* [Text excerpt]
++++++++++

And according to his tax records, he has given back at least $130 million since 2005, his second year as a reality TV star.
But the long-hidden tax records, obtained by The New York Times, show that Trump did not have to reach into his wallet for most of that giving. The vast bulk of his charitable tax deductions, $119.3 million worth, came from simply agreeing not to develop land — in several cases, after he had shelved development plans.
Three of the agreements involved what are known as conservation easements — a maneuver, popular among wealthy Americans, that typically allows a landowner to keep a property’s title and receive a tax deduction equal to its appraised value. In the fourth land deal, Trump donated property for a state park.
The New York attorney general is investigating whether the appraisals on two of Trump’s easement donations were improperly inflated to win larger tax breaks, according to court filings.
Trump’s pronouncements of philanthropic largesse have been broadly discredited by reporting, most notably in The Washington Post, that found he had exaggerated, or simply never made, an array of claimed contributions. His own charitable foundation shut down in 2018 amid allegations of self-dealing to benefit Trump, his businesses and his campaign.

++++++++++

* [Instructions]
A: In the excerpt on Trump's charitable giving, how much of his charitable tax deductions came from agreeing not to develop land?
B: Please rewrite the paragraph of the excerpt on Trump's charitable giving that begins "Three of the agreements" as a short list that keeps its main facts.

* [Extracted entries]

++++++++++

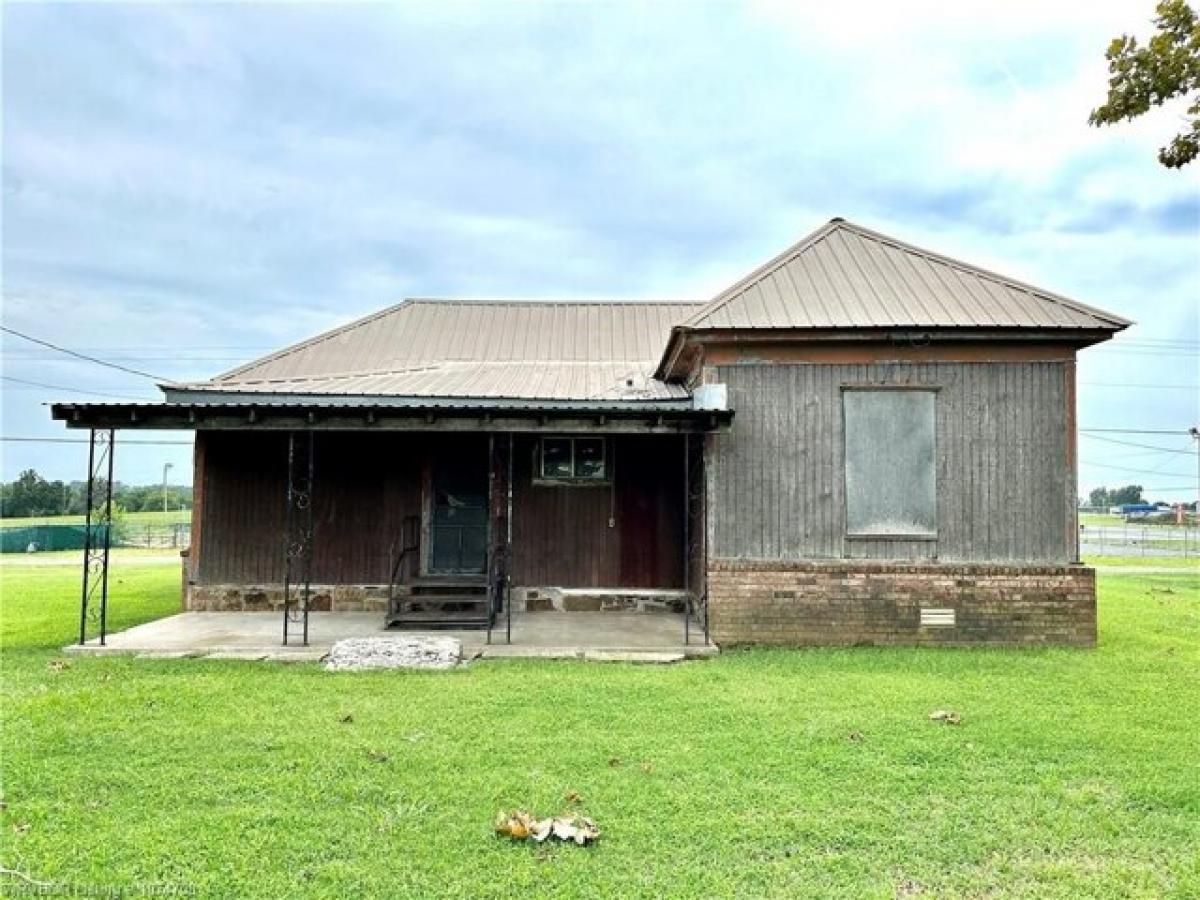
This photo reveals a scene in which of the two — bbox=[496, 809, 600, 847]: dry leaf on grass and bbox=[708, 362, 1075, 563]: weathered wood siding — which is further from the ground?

++++++++++

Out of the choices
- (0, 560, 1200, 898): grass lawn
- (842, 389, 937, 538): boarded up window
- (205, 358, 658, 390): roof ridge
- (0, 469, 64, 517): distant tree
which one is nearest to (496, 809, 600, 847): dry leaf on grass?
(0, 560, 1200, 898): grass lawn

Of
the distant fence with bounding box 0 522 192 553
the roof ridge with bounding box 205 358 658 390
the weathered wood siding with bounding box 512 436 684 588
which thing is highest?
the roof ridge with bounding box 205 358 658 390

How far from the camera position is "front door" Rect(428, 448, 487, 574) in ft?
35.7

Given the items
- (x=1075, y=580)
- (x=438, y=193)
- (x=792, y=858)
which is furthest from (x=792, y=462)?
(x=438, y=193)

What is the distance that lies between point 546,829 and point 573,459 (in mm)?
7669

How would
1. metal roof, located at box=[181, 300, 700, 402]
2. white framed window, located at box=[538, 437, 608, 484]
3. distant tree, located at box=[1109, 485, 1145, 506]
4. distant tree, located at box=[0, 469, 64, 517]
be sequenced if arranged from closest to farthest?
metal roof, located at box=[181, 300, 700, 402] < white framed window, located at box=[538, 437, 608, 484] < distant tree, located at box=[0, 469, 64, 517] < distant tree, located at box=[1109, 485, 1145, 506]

++++++++++

* [Responses to the tasks]
A: $119.3 million.

B:
- Three of the agreements were conservation easements.
- Conservation easements are popular among wealthy Americans.
- They typically let a landowner keep a property's title and get a tax deduction equal to its appraised value.
- In the fourth land deal, Trump donated property for a state park.